Crude oil price to average USD60/bbl.
- We maintain our crude oil price forecast average of USD60/bbl for 2017 and the longer term, with the markets looking to be more bullish than what they were prior to OPEC’s new agreement.
- We believe that the current oil market mechanism is already working. Without its intervention, the highest-cost producers would have to cut production levels in order to clear the markets in a low crude oil price environment.
Positive sentiment but delayed effect.
- The companies under our coverage are involved in the fabrication and construction of vessels for the oil & gas industry, which include rigs, floaters, platforms as well as specialised vessels. These vessels mostly operate in the exploration and development part of the oil & gas value chain. As such, demand for newbuilds is underpinned by higher exploration and development activities.
- The rise in crude oil prices could mean that exploration and development activities that were delayed previously could be on track again. However, there may be a lag before tender books translate to orders and earnings start to trickle in again. We estimate that this could occur 1-2 years post oil price stabilisation. An early indicator would be oil majors and upstream players increasing capex for upstream projects.
Keppel is our Top Pick.
- Keppel is still our top sector pick, as its industrial and utilities segment provides recurring income to its bottomline, cushioning the impact of a lower orderbook (a situation currently affecting its O&M segment.

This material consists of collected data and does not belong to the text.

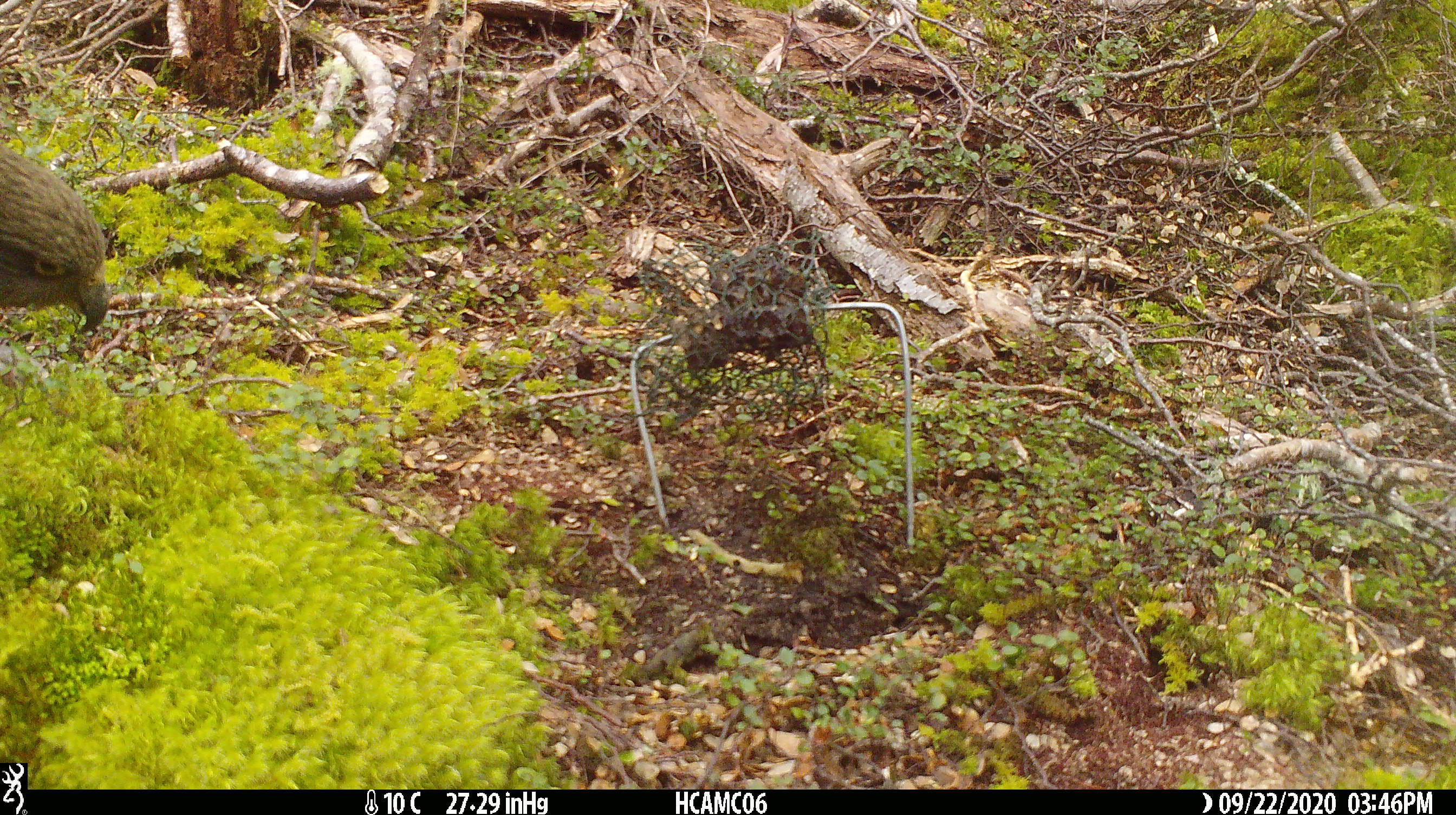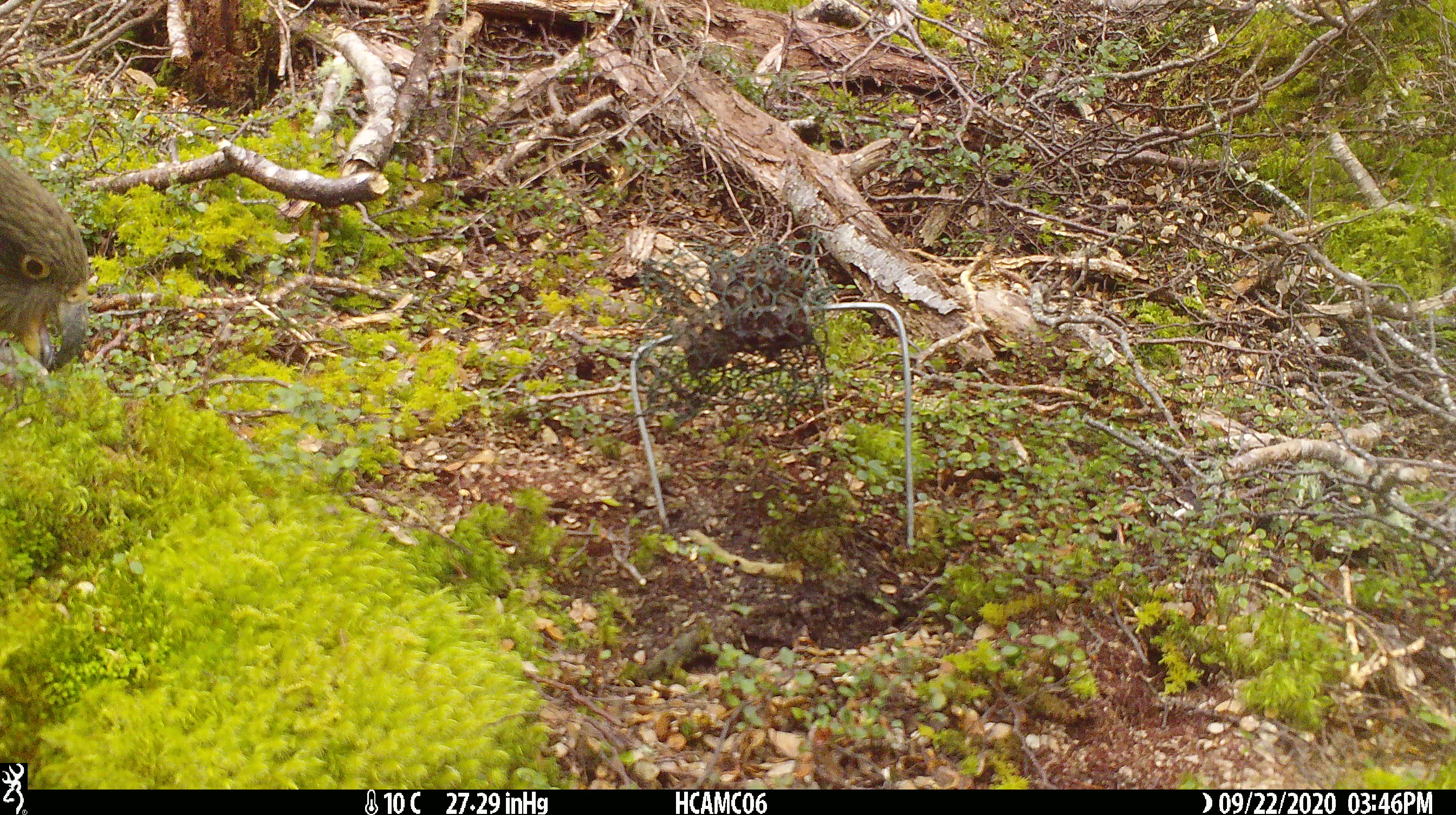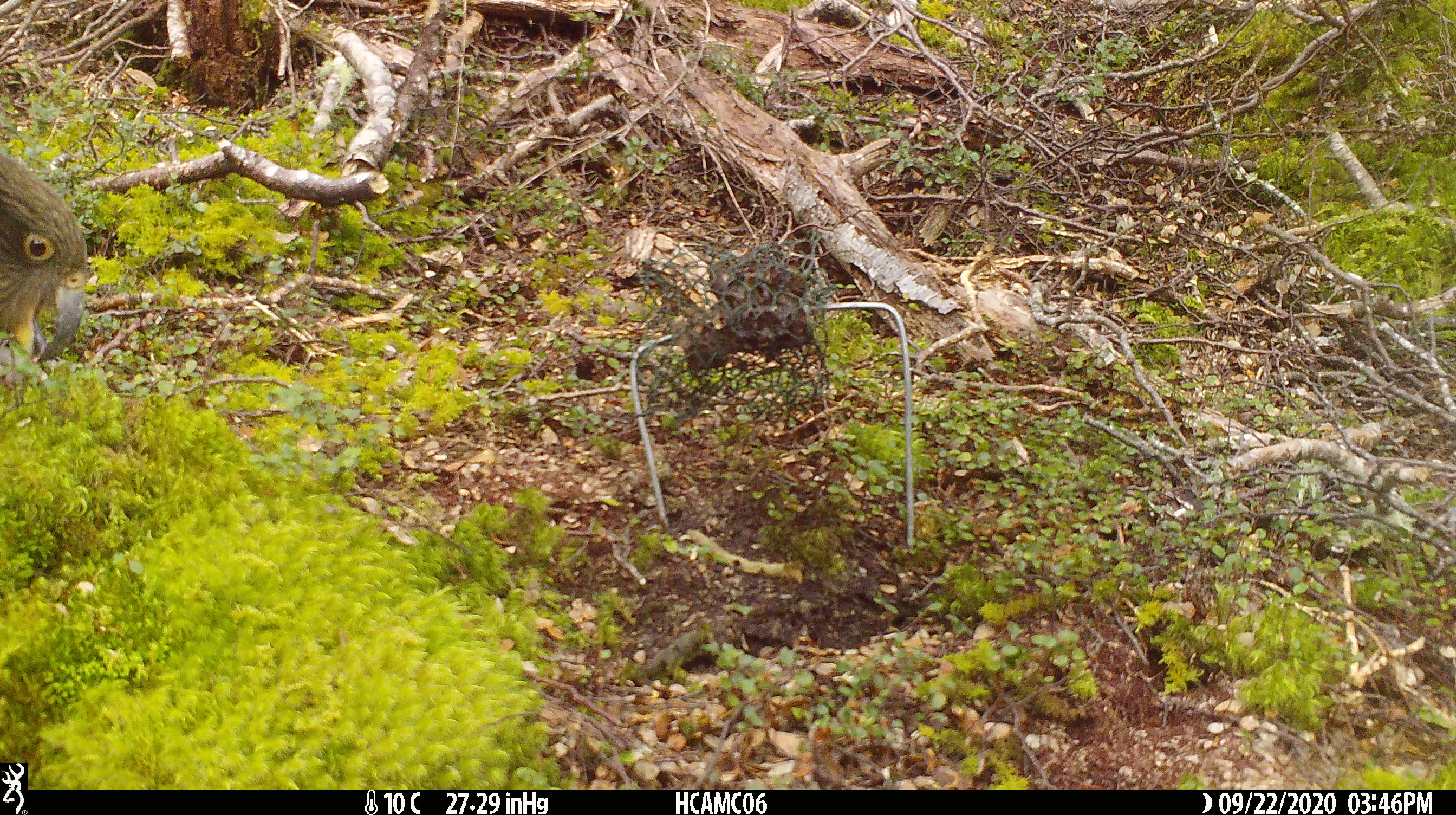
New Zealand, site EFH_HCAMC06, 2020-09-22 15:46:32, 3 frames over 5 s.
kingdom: Animalia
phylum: Chordata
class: Aves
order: Psittaciformes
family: Strigopidae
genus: Nestor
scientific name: Nestor notabilis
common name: kea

- If there is a short-term rally in crude oil prices, we expect Sembcorp Marine’s share price to follow in tandem. However, we still expect earnings for the pure O&M player to continue to be weak in the short to mid term.
Still OVERWEIGHT on the sector.
- Earnings for the sector remain depressed in the near term. However, we believe the positive sentiment generated by the higher oil prices would translate into better earnings in the medium term, as we expect long-delayed exploration and development projects to commence again.